Roof Replacement and Proper Ventilation
Hello, I live in Maryland (zone 4?) in a home we purchased in 2017 that had recently had the roof replaced. Last year we had a leak during a very heavy rainstorm and realized that when the roof was replaced the sheathing was not replaced and it should have been.
We would like to install solar panels and want to address the sheathing that is soft is certain spots before we move forward installing solar. I believe the reason that the sheathing is soft is due to improper venting below the sheathing.
You can see in the pics that I have highlighted specific areas. The area at the top (yellow) closest to the ridge has a very low attic above it with blown insulation and no baffles. The area below that (orange) is a vaulted ceiling in the living room and kitchen. The area below that (blue) is a dinning room that I think used to be an open car port and had an addition put on it. The double blue line represents where I think that the eave was blocked when the the addition was done. The red area is an open entry area with an entry door into the kitchen.
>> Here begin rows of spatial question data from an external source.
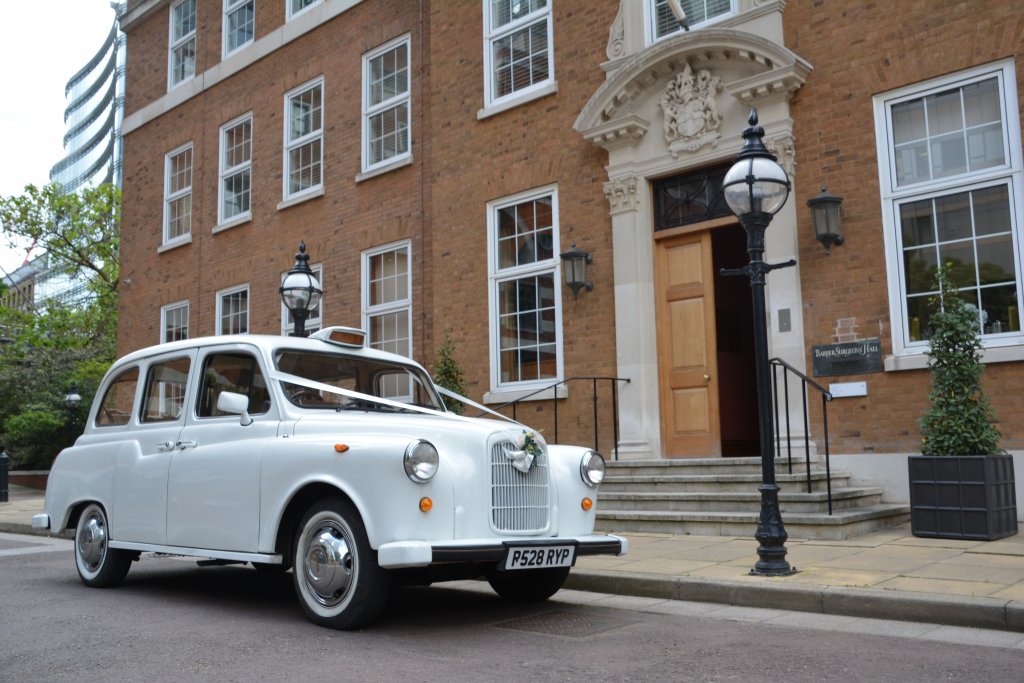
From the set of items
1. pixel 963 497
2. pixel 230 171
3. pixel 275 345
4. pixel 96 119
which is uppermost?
pixel 96 119

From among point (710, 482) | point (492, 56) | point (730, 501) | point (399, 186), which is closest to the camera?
point (730, 501)

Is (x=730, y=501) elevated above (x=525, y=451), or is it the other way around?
(x=525, y=451)

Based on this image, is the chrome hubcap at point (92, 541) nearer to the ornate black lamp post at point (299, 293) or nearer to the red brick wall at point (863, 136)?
the ornate black lamp post at point (299, 293)

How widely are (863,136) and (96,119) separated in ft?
323

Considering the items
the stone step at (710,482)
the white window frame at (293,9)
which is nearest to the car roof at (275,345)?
the stone step at (710,482)

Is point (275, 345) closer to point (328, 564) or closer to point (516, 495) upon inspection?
point (328, 564)

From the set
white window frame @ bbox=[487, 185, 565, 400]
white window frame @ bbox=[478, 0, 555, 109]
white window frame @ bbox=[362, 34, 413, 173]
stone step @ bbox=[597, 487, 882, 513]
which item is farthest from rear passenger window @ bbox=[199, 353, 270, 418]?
white window frame @ bbox=[362, 34, 413, 173]

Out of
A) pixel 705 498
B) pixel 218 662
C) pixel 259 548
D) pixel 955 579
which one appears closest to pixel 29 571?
pixel 259 548

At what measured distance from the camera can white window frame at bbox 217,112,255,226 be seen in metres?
18.4

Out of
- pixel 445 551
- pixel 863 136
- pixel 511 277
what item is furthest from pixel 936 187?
pixel 445 551

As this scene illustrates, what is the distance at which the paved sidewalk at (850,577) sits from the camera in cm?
558

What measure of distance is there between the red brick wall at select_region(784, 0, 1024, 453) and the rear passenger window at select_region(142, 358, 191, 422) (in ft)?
20.9

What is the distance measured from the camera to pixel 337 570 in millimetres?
5566

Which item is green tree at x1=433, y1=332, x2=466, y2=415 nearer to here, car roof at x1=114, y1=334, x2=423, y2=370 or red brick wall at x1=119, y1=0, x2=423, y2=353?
red brick wall at x1=119, y1=0, x2=423, y2=353
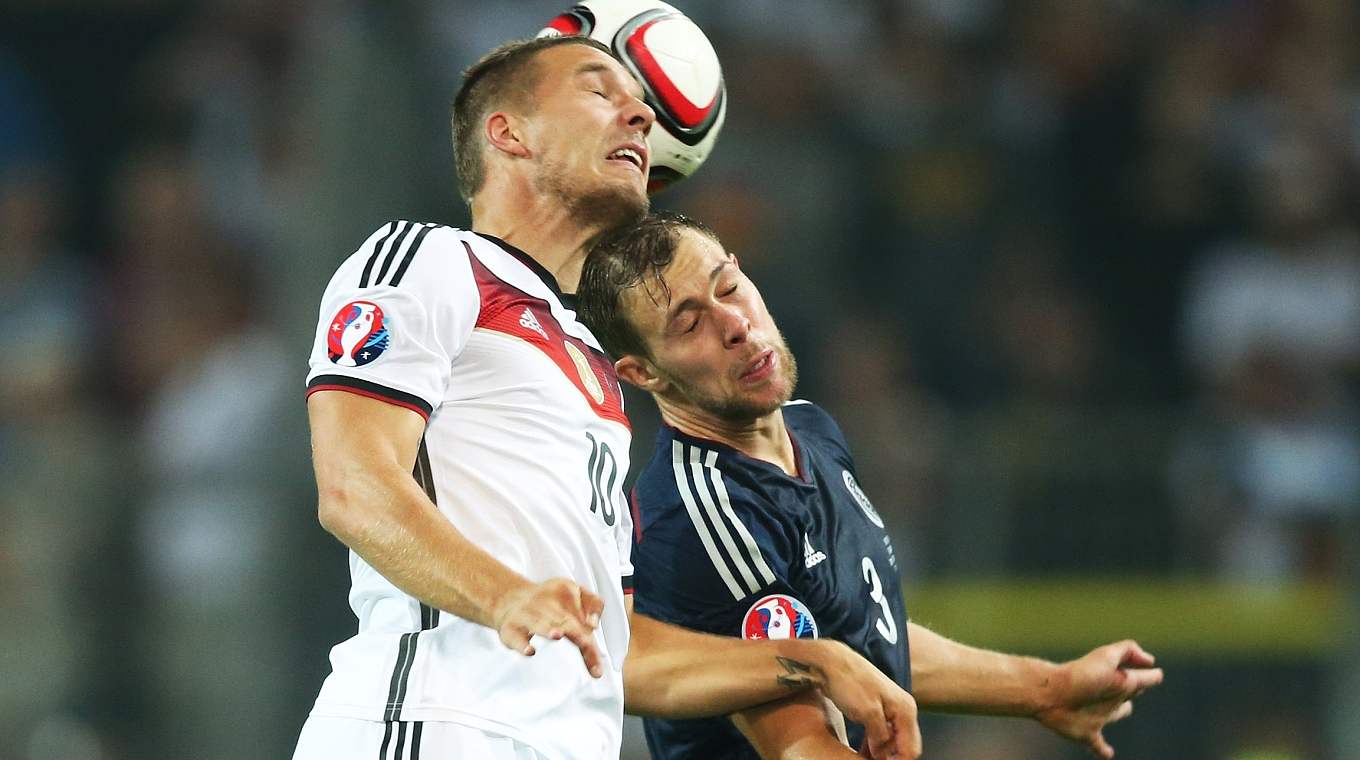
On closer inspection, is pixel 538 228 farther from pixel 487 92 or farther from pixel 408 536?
pixel 408 536

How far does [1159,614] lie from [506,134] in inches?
205

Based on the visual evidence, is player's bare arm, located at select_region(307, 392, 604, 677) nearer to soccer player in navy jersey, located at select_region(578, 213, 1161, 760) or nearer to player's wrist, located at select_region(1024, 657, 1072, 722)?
soccer player in navy jersey, located at select_region(578, 213, 1161, 760)

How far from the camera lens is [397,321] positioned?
3.32 meters

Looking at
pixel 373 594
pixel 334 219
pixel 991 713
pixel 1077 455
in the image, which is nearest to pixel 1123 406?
pixel 1077 455

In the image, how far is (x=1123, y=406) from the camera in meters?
9.16

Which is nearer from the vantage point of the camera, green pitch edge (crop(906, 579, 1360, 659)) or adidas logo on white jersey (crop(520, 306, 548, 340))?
adidas logo on white jersey (crop(520, 306, 548, 340))

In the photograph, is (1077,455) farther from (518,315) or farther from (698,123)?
(518,315)

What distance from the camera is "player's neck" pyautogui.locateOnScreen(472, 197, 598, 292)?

The roof is a 3-12 pitch and has a ridge vent at the top of the yellow section. all of the eves have vents but as I said, I think that further up they are blocked.
As we call roofers to come and provide estimates, I’d like to understand what would be the best way, if at all possible to vent this roof?
To add another level of complexity, we are considering doing an addition to this side of the house in the long term future (5-10) years.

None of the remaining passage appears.